Originally printed in the Fall 1995 issue of Communiqué.

There are two kinds of witnesses in a trial or hearing. People who observe things in the ordinary course of their lives, including their professional lives, are called "fact witnesses". The testimony of fact witnesses is confined to events the witness has personally observed. Fact witnesses are not allowed to state opinions in the trial or hearing. If you happen to see some incident in the course of your practice, you may be required to testify just as if you happened to see a traffic accident while waiting for a bus.

If you are a fact witness, you will be treated just like any other fact witness. That means you will probably be served with a summons and, if summoned, you must attend and answer all questions truthfully.

However, people who practise learned professions, such as physiotherapists, can also be "expert witnesses". Expert witnesses are called to give opinion evidence in their area of expertise.

Physiotherapists get to be expert witnesses in two ways. One way is to have a patient sue someone for causing an injury that you have treated. In that case, you have a duty to assist your patient by testifying as requested even if you are not paid beforehand. You may also receive a summons for this testimony.

Sometimes, injured people (or, more often, their lawyers) go to a physiotherapist or other practitioner who is not treating the injured person to get an independent opinion expressly for the purposes of a trial or hearing. In this case, you are free to decline any involvement in the case, and you may also require payment as a condition of your participation.

If you are going to be a witness, it is advisable to insist on meeting with the lawyer who wants you to testify before the trial or hearing.
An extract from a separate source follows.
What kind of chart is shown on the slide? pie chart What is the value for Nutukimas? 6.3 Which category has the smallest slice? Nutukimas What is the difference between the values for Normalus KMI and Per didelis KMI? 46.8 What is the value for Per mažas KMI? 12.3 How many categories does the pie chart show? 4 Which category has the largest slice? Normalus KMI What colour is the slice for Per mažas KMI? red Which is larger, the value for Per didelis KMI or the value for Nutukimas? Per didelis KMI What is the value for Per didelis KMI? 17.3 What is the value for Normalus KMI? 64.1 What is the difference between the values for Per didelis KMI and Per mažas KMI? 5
The lawyer should tell you the questions he or she will ask you and the lawyer should also tell you what he or she expects the other lawyers to ask you.

When you are asked to be a witness, the parties will probably want a copy of your chart or notes well before the trial. Where the patient consents to your producing a copy of your chart or notes, you should do so in most cases. Where the patient does not consent or where you refuse to produce a copy of your chart or notes, then a party may ask the court to order you to produce your chart or notes. You need either consent or a court order before you can produce your clinical notes.
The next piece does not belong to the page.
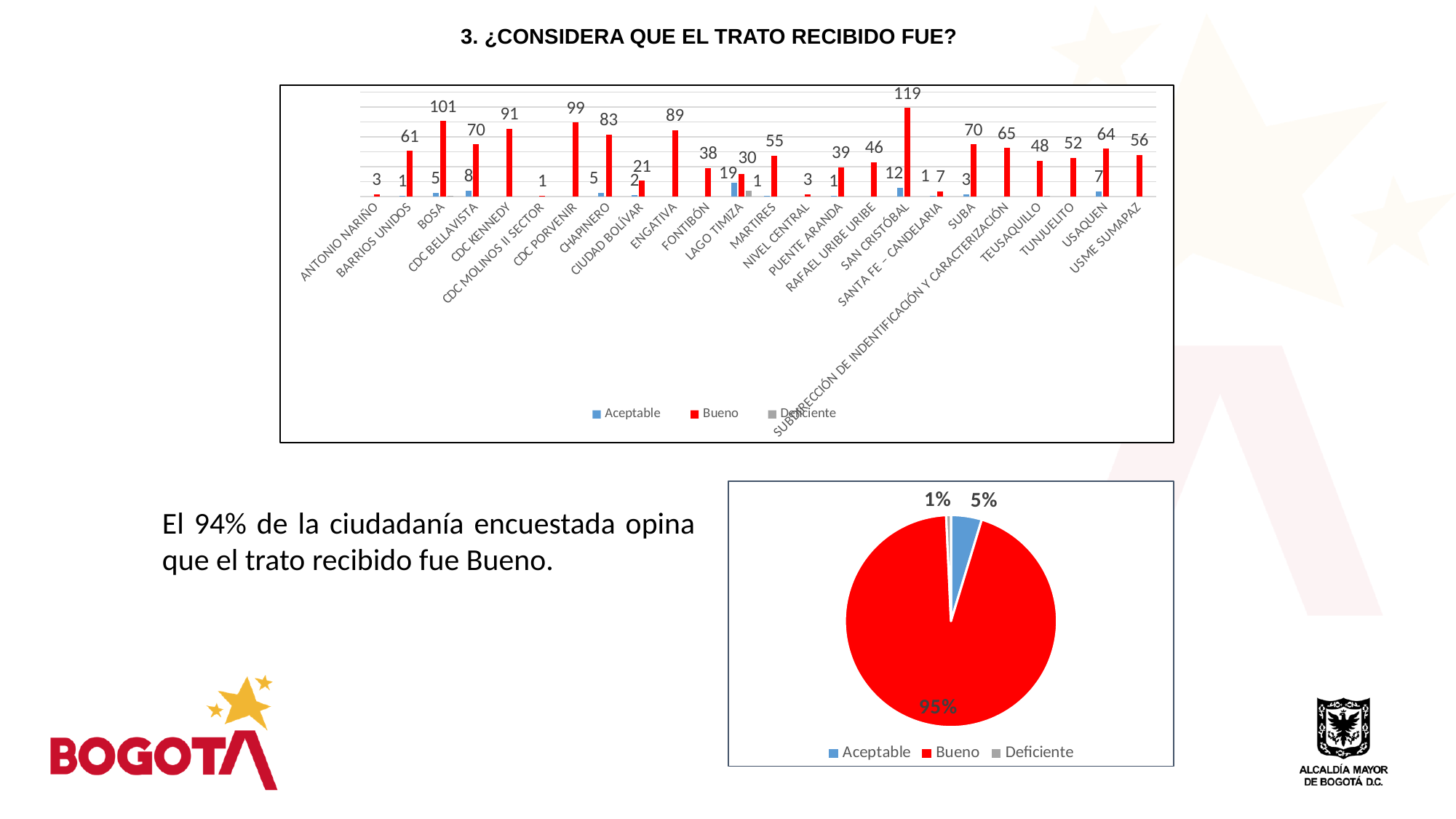
In the bar chart, which has a larger Bueno value, Usaquen or Usme Sumapaz? Usaquen What kind of chart is the top chart on the slide? Bar chart In the bar chart, what is the Bueno value for San Cristóbal? 119 In the pie chart, what share does Bueno have? 95% How many series does the bar chart's legend list? 3 In the bar chart, which category has the highest Bueno value? San Cristóbal In the bar chart, what is the Bueno value for Bosa? 101 How many categories are shown on the x axis of the bar chart? 24 In the pie chart, what share does Aceptable have? 5% In the bar chart, what is the difference between the Bueno values for CDC Kennedy and Engativa? 2 In the bar chart, what is the Aceptable value for Lago Timiza? 19 In the bar chart, what is the Bueno value for Chapinero? 83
You will usually receive a warning of this request (party asking the court, etc.) by an official document called a notice of motion. When you receive a notice of motion, you should call the lawyer involved right away to see exactly what he or she wants. If you agree with the request, you should tell the lawyer that you consent to the court making the order and confirm this in writing. If you disagree with the request, you probably should hire your own lawyer for advice. Just ignoring the notice of motion could result in the court requiring you to pay for the expense of the unnecessary court order.

In any case, where you make copies of your records for the various parties before the trial or hearing, they will rely on this copy. A further copy may be given to the court or other tribunal without any involvement on your part. You should therefore be careful that the copy exactly duplicates the original and both the original records and the copy should be in the same sequence.

Whenever you meet with the lawyer, or go to the court or tribunal, you should take your original records with you. Of course, you should also refresh your memory about the case before you go to the court or tribunal to testify.

Most tribunals hold hearings when they say they will, but trials in a court are often unpredictable.

You can expect that you will sometimes go to the court house and be disappointed to find out the trial has been postponed. That can happen more than once.

In addition, the date and time which appear in most summons is actually the date and time the trial or hearing is expected to start, and not the date and time you are expected to testify. You should find out when to go to court from the lawyer who is asking you to testify. If you are not to be called early in the case, you may want to check with the lawyer from time to time so that you can avoid sitting around the courthouse needlessly.